Compute Canada operates and maintains Canada's advanced research computing infrastructure, working in partnership with our regional organizations, research-intensive institutions and CANARIE for networking. It is a unique, Made-in-Canada model that makes these resources accessible on nearly every campus in the country. We can optimize usage over the entire national platform to maximize existing funding.
More than 80% of our capacity is allocated through competition and peer review, ensuring Canada's excellent researchers have the resources they need to succeed, while still enabling all researchers to have access to Compute Canada services.
Today, 55% of our demand is served from outside the researchers' home institutions and 19% is being served from outside their region. Our goal is to make sure researchers don't care what systems they use; ideally they don't even need to know (but we're not there yet).
Compute Canada is also about sharing expertise. Digital scholarship is the new reality for many disciplines, and they need the guidance and support of Compute Canada experts. Often the best way to accelerate research is to create sophisticated online tools that marry the ease of use of the Web, services for finding the right research data and the power of our largest systems.

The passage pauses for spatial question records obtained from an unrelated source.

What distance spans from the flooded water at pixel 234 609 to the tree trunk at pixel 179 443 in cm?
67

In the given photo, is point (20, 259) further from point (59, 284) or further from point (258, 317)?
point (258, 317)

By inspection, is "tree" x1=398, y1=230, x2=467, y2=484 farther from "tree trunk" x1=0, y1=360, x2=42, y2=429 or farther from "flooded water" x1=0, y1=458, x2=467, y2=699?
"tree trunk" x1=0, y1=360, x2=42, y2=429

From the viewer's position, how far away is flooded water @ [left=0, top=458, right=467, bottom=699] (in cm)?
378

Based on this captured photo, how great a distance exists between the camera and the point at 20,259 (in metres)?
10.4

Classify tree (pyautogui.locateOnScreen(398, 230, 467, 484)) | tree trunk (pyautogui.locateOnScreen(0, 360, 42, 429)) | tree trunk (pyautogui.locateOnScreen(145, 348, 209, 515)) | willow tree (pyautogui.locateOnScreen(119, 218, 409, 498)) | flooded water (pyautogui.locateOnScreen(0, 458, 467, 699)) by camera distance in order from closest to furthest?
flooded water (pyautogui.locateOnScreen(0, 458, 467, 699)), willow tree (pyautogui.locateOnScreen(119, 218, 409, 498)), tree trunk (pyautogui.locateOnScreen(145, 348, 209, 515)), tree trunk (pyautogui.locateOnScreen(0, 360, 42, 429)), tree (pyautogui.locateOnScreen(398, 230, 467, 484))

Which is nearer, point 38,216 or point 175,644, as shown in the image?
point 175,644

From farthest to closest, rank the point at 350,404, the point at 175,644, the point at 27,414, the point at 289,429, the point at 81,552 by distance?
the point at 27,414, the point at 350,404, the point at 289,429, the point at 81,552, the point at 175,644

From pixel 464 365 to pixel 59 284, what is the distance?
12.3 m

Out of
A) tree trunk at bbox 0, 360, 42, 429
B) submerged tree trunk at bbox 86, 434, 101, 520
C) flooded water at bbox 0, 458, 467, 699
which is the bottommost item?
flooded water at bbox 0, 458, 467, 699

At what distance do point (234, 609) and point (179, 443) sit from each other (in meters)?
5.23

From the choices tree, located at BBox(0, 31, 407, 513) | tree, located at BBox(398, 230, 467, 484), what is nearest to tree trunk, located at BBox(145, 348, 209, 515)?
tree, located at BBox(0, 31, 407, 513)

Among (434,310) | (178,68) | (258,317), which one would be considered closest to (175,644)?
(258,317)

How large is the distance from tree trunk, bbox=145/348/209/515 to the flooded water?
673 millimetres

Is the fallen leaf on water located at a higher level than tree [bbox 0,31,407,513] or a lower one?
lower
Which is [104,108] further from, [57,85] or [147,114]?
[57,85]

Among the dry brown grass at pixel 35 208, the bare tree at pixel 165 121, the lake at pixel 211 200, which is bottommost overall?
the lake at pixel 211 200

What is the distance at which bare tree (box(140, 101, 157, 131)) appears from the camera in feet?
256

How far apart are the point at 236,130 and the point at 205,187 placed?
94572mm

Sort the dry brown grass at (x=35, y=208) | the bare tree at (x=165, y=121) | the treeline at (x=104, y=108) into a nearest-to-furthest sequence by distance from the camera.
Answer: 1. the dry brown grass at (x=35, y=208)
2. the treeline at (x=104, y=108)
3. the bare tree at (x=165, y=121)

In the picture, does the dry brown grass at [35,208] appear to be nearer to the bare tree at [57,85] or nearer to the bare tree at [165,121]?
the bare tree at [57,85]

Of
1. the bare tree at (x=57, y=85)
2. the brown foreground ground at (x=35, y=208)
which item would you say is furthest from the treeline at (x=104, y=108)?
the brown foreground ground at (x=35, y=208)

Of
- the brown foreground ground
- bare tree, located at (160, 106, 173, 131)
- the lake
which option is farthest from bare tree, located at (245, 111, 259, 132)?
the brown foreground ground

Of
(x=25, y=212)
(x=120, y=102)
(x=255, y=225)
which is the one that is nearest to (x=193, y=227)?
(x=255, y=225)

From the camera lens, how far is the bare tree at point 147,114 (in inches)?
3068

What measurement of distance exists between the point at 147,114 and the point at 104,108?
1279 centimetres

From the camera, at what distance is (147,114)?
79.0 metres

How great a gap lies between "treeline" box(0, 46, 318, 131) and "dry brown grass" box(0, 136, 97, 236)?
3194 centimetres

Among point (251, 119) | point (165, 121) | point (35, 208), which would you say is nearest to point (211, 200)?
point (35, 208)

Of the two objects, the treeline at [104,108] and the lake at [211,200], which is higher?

Two world-leading examples of these tools have come out of Canadian neuroscience, with CBRAIN, and Canadian genomics, with GenAP. Both systems (funded by CANARIE) have the power to amplify impact in their fields — and in similar fields — by orders of magnitude. This is where world-leading scientists come to play.
The storage of research data is our next challenge. The government has signalled its interest in big data and open data. CFI's cyber-infrastructure initiative shows a preference for "data intensive" proposals. But we haven't really figured out how much data needs to be stored or how much it will cost to keep for five years, much less forever.

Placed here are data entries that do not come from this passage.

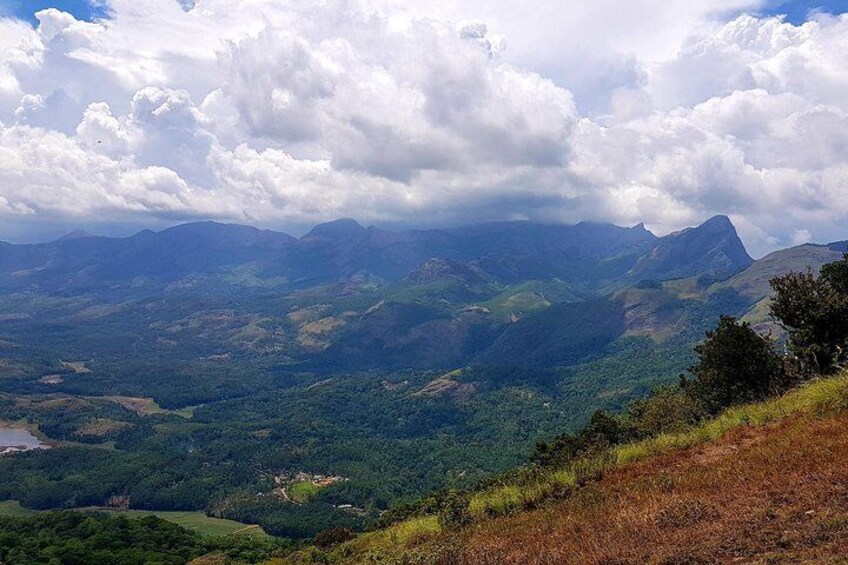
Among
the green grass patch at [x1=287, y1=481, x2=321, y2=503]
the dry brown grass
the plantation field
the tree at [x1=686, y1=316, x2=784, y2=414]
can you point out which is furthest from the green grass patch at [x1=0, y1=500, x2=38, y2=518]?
the dry brown grass

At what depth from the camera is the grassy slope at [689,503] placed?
10.5m

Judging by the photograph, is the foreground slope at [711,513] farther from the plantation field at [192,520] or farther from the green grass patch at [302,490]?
the green grass patch at [302,490]

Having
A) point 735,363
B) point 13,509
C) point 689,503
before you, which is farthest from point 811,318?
point 13,509

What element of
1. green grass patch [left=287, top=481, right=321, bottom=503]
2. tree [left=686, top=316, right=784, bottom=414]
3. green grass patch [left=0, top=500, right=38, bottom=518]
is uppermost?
tree [left=686, top=316, right=784, bottom=414]

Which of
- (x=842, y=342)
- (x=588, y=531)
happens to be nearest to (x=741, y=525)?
(x=588, y=531)

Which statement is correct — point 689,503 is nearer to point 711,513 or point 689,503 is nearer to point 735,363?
point 711,513

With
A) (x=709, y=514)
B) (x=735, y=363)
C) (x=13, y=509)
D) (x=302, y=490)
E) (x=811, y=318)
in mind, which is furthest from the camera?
(x=302, y=490)

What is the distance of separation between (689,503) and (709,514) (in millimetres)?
757

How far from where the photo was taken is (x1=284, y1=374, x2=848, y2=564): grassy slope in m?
10.5

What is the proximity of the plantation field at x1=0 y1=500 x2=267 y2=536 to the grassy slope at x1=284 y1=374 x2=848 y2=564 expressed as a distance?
145m

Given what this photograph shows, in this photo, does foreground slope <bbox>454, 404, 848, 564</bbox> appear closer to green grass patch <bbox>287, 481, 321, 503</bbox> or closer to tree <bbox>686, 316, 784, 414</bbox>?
tree <bbox>686, 316, 784, 414</bbox>

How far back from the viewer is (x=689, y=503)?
12773mm

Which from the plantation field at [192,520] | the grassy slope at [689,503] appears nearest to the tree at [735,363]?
the grassy slope at [689,503]

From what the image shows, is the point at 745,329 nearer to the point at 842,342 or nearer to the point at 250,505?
the point at 842,342
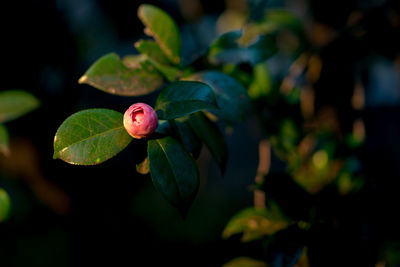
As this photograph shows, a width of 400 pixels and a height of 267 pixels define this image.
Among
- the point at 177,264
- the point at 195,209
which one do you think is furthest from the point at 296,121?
the point at 195,209

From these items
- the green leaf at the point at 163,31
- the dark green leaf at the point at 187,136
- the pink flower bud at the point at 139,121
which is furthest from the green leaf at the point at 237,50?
the pink flower bud at the point at 139,121

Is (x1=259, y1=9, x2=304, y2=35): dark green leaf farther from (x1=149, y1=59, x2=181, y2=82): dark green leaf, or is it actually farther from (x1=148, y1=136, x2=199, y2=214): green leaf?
(x1=148, y1=136, x2=199, y2=214): green leaf

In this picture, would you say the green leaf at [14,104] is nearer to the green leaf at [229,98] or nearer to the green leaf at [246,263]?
the green leaf at [229,98]

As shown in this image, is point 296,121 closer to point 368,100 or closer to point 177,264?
point 368,100

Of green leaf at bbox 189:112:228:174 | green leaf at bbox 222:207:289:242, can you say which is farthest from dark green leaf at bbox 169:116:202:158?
green leaf at bbox 222:207:289:242

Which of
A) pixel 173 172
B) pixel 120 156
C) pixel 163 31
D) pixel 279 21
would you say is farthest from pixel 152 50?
pixel 120 156

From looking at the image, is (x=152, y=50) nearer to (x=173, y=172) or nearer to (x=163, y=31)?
(x=163, y=31)
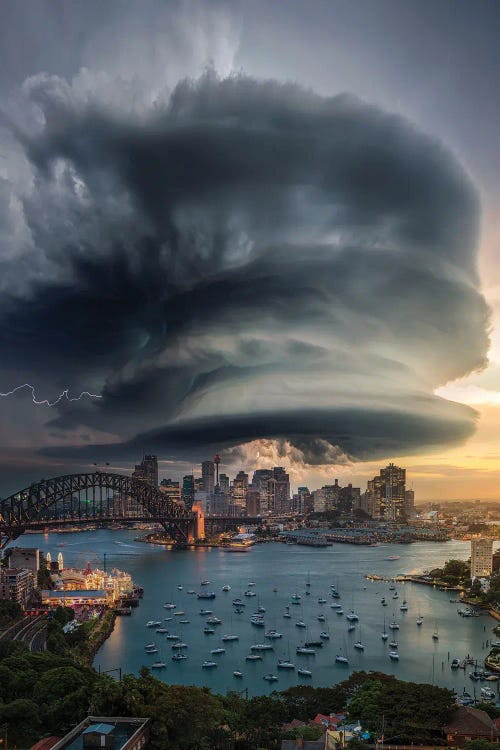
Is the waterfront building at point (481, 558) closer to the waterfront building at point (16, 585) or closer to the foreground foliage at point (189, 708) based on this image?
the waterfront building at point (16, 585)

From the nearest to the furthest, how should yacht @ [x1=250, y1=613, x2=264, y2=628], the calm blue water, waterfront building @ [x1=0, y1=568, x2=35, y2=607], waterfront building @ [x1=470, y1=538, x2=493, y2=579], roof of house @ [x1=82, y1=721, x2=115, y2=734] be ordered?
roof of house @ [x1=82, y1=721, x2=115, y2=734], the calm blue water, yacht @ [x1=250, y1=613, x2=264, y2=628], waterfront building @ [x1=0, y1=568, x2=35, y2=607], waterfront building @ [x1=470, y1=538, x2=493, y2=579]

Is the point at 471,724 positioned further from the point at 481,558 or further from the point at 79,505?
the point at 79,505

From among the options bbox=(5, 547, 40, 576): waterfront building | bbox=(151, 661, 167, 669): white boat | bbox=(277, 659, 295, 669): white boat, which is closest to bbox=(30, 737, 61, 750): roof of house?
bbox=(151, 661, 167, 669): white boat

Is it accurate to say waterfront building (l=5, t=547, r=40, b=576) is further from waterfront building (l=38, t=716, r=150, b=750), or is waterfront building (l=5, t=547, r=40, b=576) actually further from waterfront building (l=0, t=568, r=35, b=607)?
waterfront building (l=38, t=716, r=150, b=750)

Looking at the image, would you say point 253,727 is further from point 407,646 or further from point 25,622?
point 25,622

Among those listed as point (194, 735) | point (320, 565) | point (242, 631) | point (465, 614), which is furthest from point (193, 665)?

To better understand the growth of data and the need for enhanced advanced research computing, Compute Canada launched "Sustainable Planning for Advanced Research Computing" (SPARC). This initiative will help researchers and institutions translate their own scientific trajectories over the next 5-10 years into their need for advanced research computing infrastructure. We will be working with the research disciplines, institutions, the granting councils and key organizations like CANARIE and Research Data Canada to build this comprehensive forecast of Canada's requirements for advanced research computing infrastructure.
This forecast of requirements will play a fundamental role in maintaining Canada's leadership capacity in science and innovation.
Compute Canada is committed to working to ensure Canadian investments in digital infrastructure keep pace with the demands of transformative science. The race is on. Our leading industrial and academic scientists and researchers must be able to compete globally, and we need to provide them with the tools they need to excel.
Mark Dietrich is President and CEO of Compute Canada. Mark leads a national staff and a team of more than 150 experts. Compute Canada and its six regional partners deliver advanced computing services across Canada.